The ability to store, aggregate, and analyze large amounts of data has transformed nearly every industry. Whether finance, medicine, entertainment, government, or technology; the dream is the same: use enormous amounts of data to understand problems, predict outcomes, and take effective action. While many advances make the dream of “big data” possible, one of the most important components of the technical stack is the engine that provides the “distributed computing.”
In many organizations, Apache Spark is the computational engine that powers big data. A general purpose unified analytics engine built to transform, aggregate, and analyze large amounts of information; Spark has become the de-facto brain behind large scale data processing, machine learning, and graph analysis.

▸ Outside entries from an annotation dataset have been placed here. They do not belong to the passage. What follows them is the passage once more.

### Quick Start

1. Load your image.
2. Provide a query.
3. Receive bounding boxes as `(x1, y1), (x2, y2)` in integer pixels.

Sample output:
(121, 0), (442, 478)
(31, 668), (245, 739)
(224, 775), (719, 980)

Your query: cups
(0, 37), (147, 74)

It has seen rapid adoption by companies such as Netflix, Google, eBay, and others to analyze at massive scale processing petabytes of data on clusters of thousands of nodes.

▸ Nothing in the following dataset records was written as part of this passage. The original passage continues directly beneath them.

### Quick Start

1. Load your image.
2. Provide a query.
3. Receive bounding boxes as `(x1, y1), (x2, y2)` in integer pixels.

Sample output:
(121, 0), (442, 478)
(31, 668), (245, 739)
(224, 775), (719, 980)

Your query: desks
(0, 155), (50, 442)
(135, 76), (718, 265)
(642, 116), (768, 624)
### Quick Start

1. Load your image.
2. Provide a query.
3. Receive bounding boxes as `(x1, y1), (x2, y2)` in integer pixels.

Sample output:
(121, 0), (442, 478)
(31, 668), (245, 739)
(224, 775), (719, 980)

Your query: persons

In this course, we will explore how Apache Spark can be used for data processing. We will cover the fundamentals of Spark including the architecture and internals, the core APIs and data structures, and how Spark can be used for machine learning and analyzing streaming data sets. Throughout the course, you will:
- Understand when and where to use Spark.
- Leverage strategies to create data-driven questions that can provide scientific or business value.
- Learn how to use Apache spark to load, summarize, query, and visualize structured and semi-structured data.
- Introduce common machine learning techniques that can be used to solve supervised and unsupervised problems inside of Spark.
- Learn how to analyze streaming data using Spark Streams.
- Gain hands-on experience with techniques for deploying Spark as part of larger software system.